In 2021 he took an extended period off having been diagnosed with Covid. He admitted in a statement it had “knocked him for six”. “I’m starting to recover but I will admit it’s knocked me for six and has had an impact on my mental wellbeing.” There was, despite obvious political differences, support in the Senedd for his honesty in his statement. You can read that here.

“There was warm words expressed and handwritten letters sent in to myself as well and I was very grateful for that, I was, but I don’t talk about my health. At the end of the day I’m in good health now. Here for the fight. I’m up for the challenge.”

But he accepts that for a public figure like him, and one with a farming background, to talk publicly about his mental health was a big move.
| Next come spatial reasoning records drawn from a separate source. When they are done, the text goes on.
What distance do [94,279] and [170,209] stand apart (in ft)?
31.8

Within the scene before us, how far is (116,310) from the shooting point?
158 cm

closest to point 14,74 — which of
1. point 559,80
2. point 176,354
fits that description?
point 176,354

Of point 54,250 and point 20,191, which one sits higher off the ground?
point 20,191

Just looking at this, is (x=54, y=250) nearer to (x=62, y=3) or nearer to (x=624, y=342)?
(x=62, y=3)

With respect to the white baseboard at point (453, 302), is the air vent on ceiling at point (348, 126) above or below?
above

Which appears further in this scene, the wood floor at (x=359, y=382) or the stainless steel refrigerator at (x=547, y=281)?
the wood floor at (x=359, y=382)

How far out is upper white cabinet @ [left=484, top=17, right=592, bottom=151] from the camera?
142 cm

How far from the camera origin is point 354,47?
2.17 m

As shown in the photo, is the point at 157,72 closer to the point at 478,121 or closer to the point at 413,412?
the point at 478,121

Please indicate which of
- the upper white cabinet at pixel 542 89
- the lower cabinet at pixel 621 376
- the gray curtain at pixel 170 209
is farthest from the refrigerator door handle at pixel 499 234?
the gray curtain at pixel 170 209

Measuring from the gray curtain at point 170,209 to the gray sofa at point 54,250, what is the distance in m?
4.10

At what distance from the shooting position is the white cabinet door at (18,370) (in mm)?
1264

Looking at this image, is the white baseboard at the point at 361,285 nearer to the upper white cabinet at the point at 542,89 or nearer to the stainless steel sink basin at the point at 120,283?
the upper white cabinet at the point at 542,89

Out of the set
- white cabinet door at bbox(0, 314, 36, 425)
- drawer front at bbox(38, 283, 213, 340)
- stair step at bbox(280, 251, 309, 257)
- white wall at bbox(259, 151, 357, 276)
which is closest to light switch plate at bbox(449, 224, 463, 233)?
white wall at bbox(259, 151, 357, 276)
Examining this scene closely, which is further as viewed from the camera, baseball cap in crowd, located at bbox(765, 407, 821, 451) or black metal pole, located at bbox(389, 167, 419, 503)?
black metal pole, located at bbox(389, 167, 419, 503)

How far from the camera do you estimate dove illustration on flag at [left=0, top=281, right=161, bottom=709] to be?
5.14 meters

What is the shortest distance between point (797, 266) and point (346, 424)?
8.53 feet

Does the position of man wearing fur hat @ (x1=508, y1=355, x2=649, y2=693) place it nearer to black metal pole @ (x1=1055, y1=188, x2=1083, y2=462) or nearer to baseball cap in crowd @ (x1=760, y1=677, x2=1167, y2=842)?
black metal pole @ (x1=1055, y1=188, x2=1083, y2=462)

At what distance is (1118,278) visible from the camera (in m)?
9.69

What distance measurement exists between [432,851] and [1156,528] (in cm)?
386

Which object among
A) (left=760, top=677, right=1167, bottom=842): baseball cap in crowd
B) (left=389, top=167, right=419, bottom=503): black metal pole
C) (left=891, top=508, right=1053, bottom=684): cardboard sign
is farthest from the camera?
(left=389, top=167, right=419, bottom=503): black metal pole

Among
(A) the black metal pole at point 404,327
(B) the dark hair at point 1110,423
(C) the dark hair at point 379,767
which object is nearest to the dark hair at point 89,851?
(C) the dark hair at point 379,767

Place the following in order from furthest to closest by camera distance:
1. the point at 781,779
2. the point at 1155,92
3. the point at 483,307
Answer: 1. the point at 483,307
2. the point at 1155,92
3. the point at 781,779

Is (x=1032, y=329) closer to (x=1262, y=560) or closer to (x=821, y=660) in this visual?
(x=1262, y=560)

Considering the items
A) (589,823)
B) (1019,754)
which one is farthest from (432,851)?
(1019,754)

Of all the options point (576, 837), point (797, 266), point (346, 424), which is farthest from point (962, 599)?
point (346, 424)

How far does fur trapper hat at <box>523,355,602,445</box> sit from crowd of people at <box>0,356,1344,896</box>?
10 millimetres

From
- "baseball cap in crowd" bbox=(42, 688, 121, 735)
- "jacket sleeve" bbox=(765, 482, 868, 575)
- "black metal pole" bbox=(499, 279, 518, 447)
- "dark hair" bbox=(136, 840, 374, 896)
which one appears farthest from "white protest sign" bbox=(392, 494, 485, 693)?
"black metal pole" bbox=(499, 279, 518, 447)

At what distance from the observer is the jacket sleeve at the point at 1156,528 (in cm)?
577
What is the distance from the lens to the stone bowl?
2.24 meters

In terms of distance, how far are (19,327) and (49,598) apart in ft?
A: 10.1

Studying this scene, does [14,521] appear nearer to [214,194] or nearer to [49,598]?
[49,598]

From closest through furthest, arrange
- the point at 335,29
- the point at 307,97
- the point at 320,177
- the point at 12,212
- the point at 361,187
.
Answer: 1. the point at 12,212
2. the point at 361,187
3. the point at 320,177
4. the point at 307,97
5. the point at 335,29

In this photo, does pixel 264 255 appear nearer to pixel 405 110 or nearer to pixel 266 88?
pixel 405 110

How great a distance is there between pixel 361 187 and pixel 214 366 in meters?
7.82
So why do it so openly?

“I think it’s important that you explain why you’re going to be moving away from frontline politics for a given period. Not just leave a void or vortex open up. And privately and also in my political work I offer a great deal of support to other individuals who may be facing challenges in their own lives as well and I think that’s important. But I don’t think the public want to particularly hear a politician bleating on about themselves.”

The reaction has surprised him. “I was in two meetings last Friday. Both individuals who came to those meetings took me by the arm and said: ‘Thank you for what you did last autumn, that was deeply moving’ because it is a big issue, mental health within our society and within our communities. We need to support more people. It’s not necessarily the ones you traditionally think might have those issues but ultimately people know there’s support out there for them and I would love to be an advocate for that support”.

He plans, so long as he maintains the support of his group, to be the leader at the next election in 2026. But if they say a day is a long time in politics then four years is a lifetime. What the Senedd he will be seeking re-election to will look like is an unknown – as is who his party’s leader will be.